MOHAMED ABDEL DAYEM: Some for months, others for multiple years, again, without charge. Jassam is the last remaining one, and so we hope that he’s released soon and that we can, you know, turn that page.

AMY GOODMAN: Is it to stop him from working? Is it giving a different picture when Western forces — when Western reporters pull out when it’s a very dangerous situation? Those who are left on the ground are often from that country and are certainly depicting the war from — well, from the target end, let’s just say, rather than, you know, embedded in the military.

MOHAMED ABDEL DAYEM: Well, I’m not sure that that is the case; it may or may not be. There are plenty of Iraqi cameramen and Iraqi reporters who are working for Reuters and other outlets, and I think they’re more or less reporting from that same perspective, the Iraqi perspective.

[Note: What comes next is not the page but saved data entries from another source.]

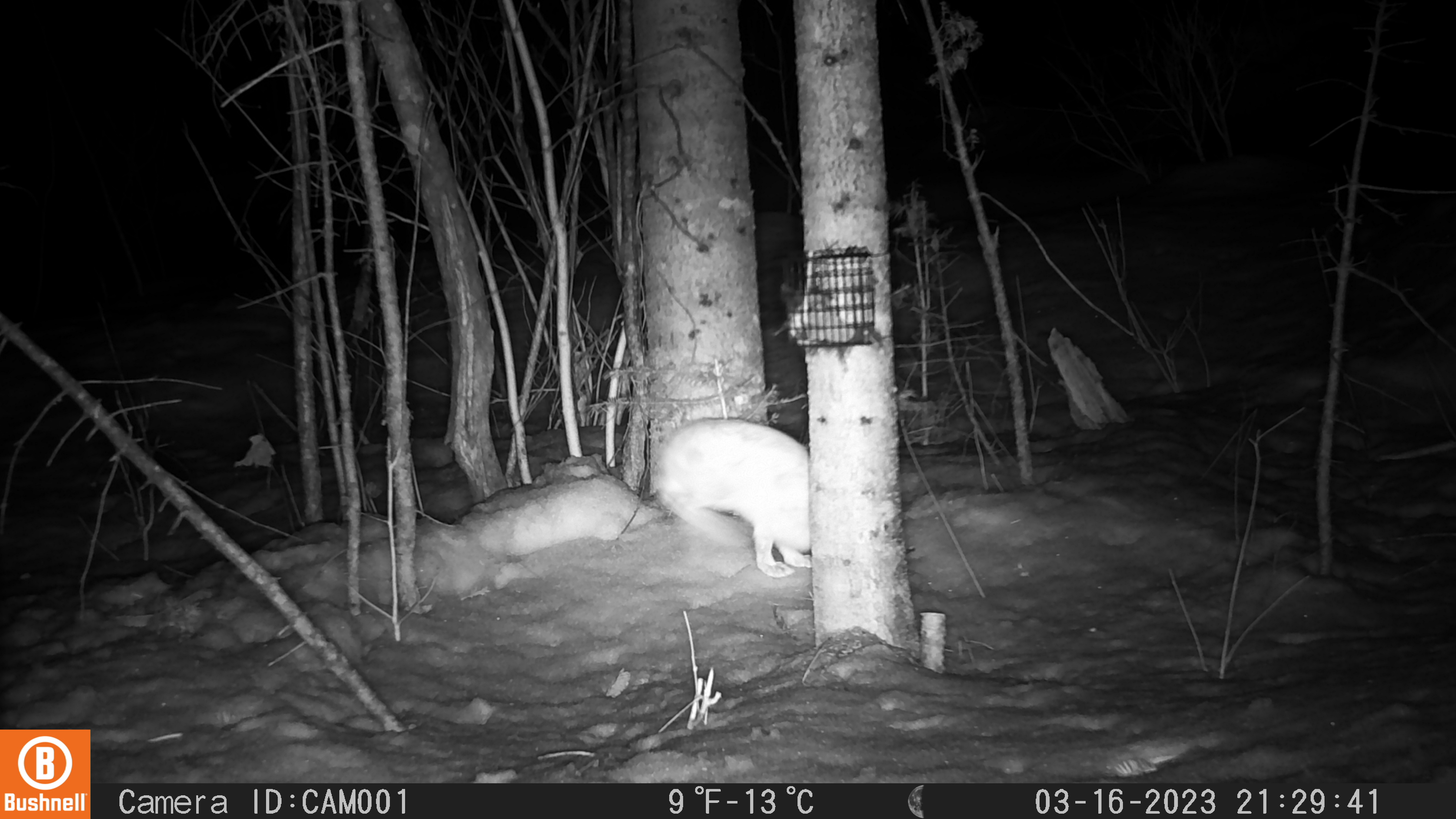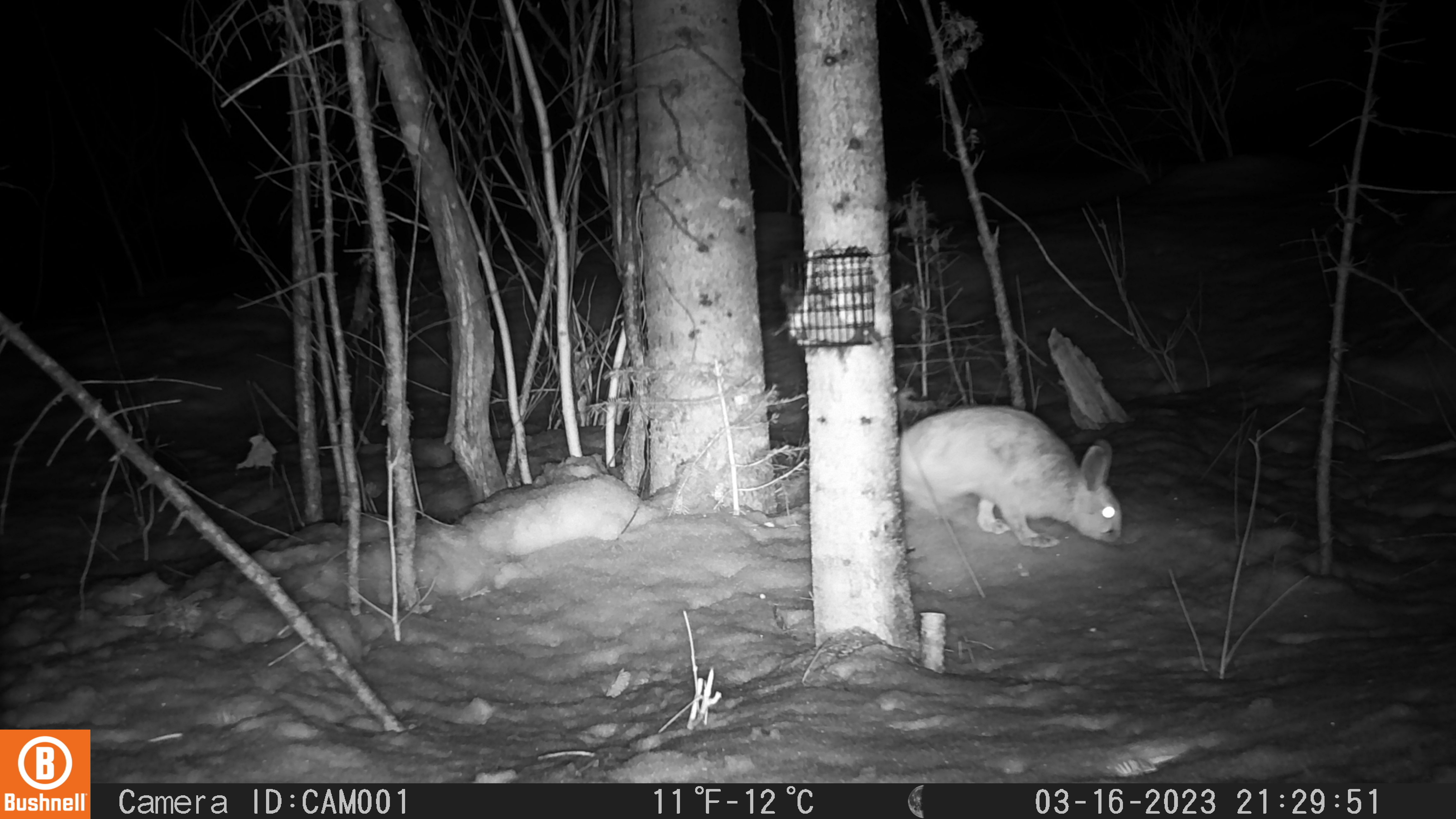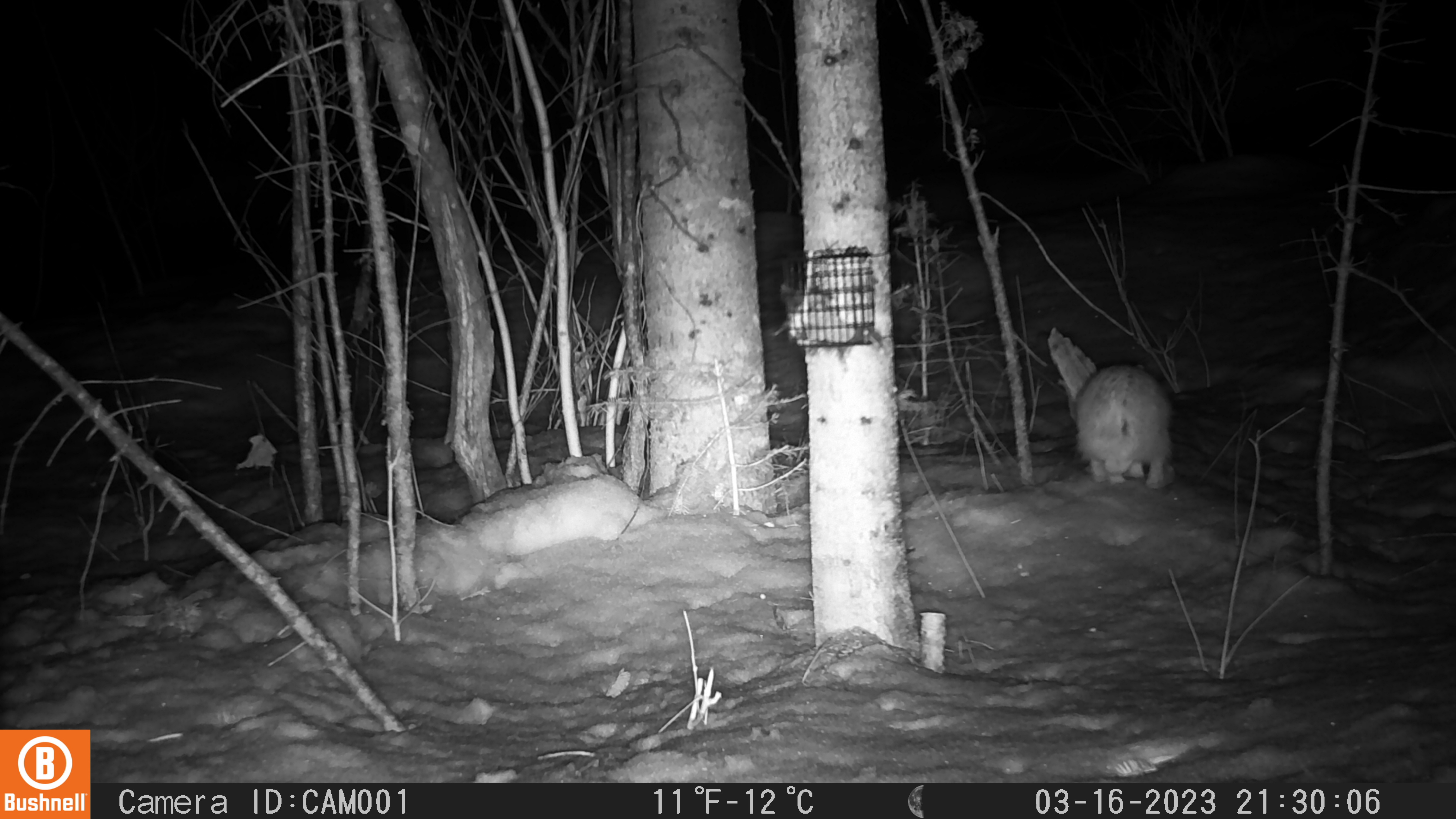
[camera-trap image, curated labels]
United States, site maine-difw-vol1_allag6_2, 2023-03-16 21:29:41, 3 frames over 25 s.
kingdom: Animalia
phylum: Chordata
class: Mammalia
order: Lagomorpha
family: Leporidae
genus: Lepus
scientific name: Lepus americanus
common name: snowshoe hare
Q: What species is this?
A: Snowshoe hare (Lepus americanus).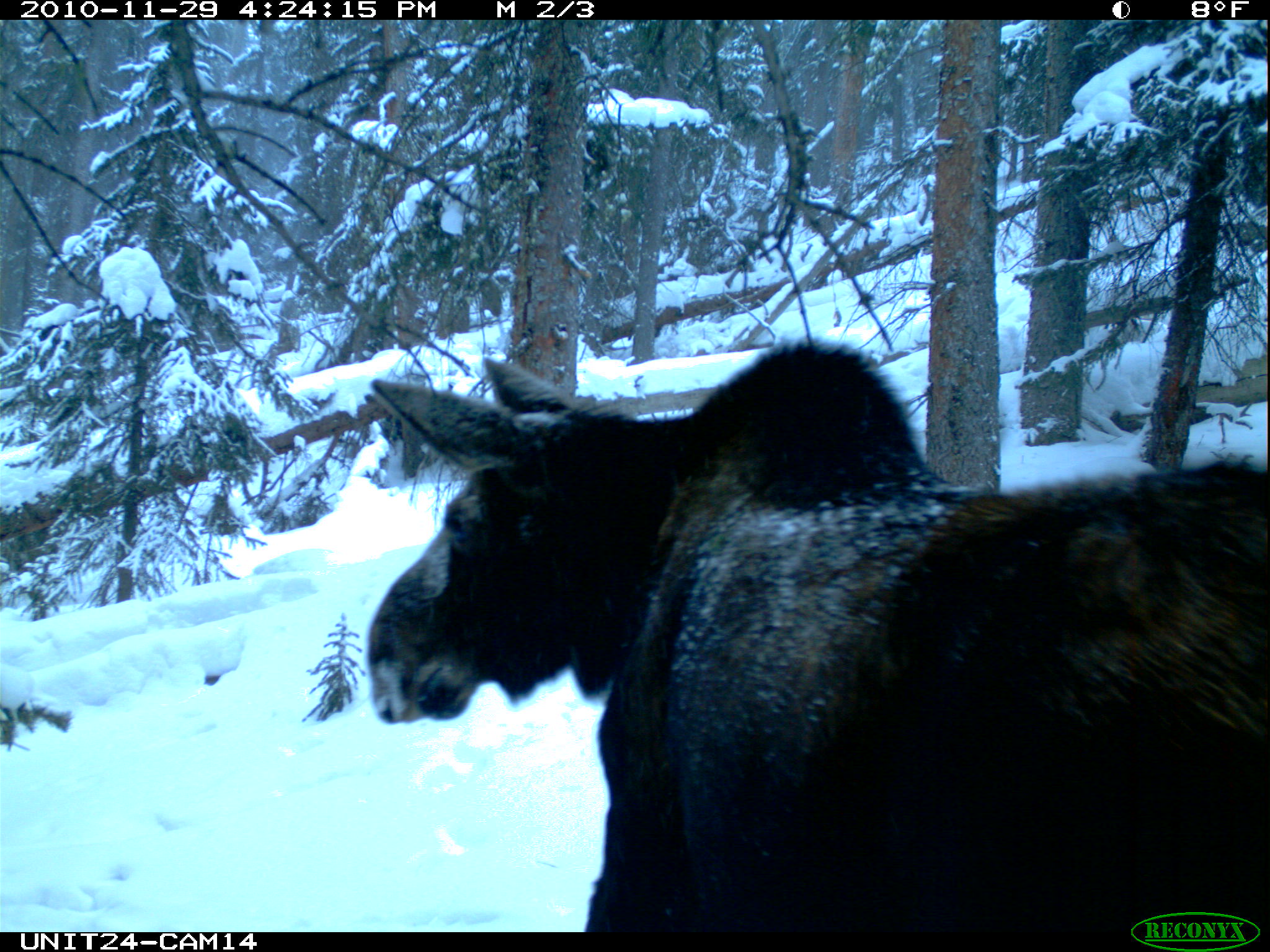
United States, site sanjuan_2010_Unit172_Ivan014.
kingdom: Animalia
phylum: Chordata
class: Mammalia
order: Artiodactyla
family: Cervidae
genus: Alces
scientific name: Alces alces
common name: moose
Alces alces (moose).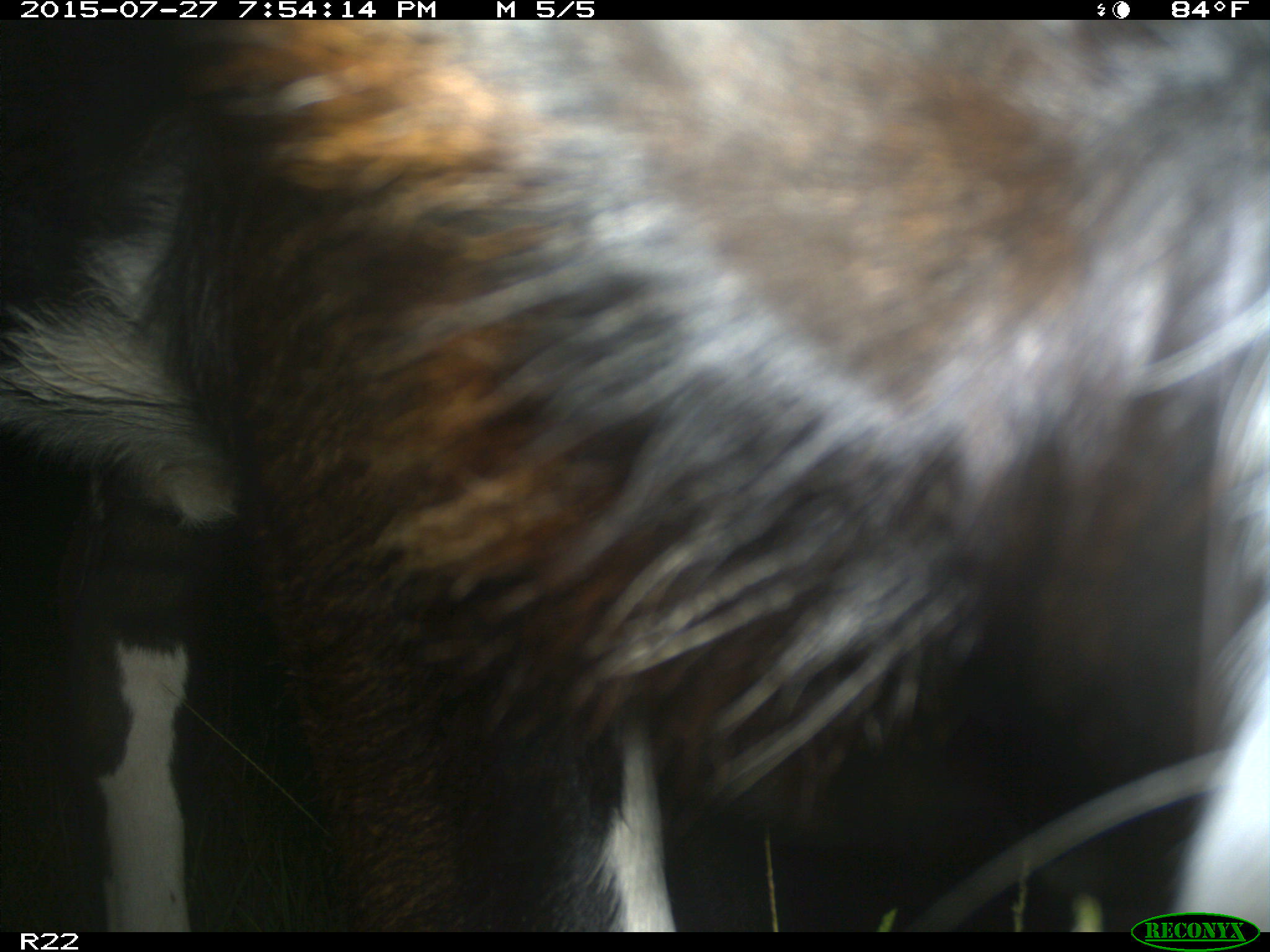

But regardless of that, Jassam deserves some kind of due process. The man has been languishing in jail for an entire year, and it seems like an open-ended process. It is not clear when this man will be released. According to the Pentagon, he has been assessed a security rating, and he will be released when they get to that point. They’re releasing the least dangerous people first, and they’re going down the list. And according to them, they’ll eventually get to him. Well, eventually is not good enough, unfortunately.

AMY GOODMAN: His family’s speaking out?

MOHAMED ABDEL DAYEM: They have. They have given a number of interviews in the past couple of months.

AMY GOODMAN: I wanted to turn now to Iran, the situation there where the government continues to hold over a dozen journalists following the disputed presidential election in June. The Canadian Iranian Newsweek journalist Maziar Bahari has been imprisoned since June 21st. Another journalist, Ahmad Zaid-Abadi, recently went on a seventeen-day hunger strike to protest his imprisonment. Talk about these reporters.

MOHAMED ABDEL DAYEM: Sure. Unfortunately, the Iranian authorities are holding around three dozen journalists at this point and have released at least that many since June 12th. Among them are the two journalists you’ve mentioned.

Bahari appeared in court and looked very, very much exhausted and looks like he had lost a lot of weight since he had been arrested.

Zaid-Abadi, who you’ve also mentioned, was finally able to meet with his wife, who’s also a journalist and was also detained in early June and has been released since then. It took her fifty-three days to be able to meet with him. And he described the conditions of his detention, and they’re frankly horrific. He’s being held in a one meter by one-and-a-half meter cell — that’s about three by four-and-a-half feet — entirely alone for weeks on end. He went on a seventeen-day hunger strike and was essentially delirious and close to death at that point. He was released from his cell, fed, and put back into the same cell.

These journalists are, at the very least, suffering from extreme mental exhaustion, if not more.

AMY GOODMAN: Well, also the Americans — Shane Bauer, who did a report for Democracy Now!, Sarah Shourd and Joshua Fattal — are also being held by the Iranian government, and we will continue to cover their case. We played one of Shane’s reports once again after they were taken when they came over the border from — did not realize the border between Iraq and Iran was right where they were. They were hiking and were picked up by Iranian forces.

Mohamed Abdel Dayem, thanks so much for being with us, Committee to Protect Journalists program coordinator for the Middle East and North Africa.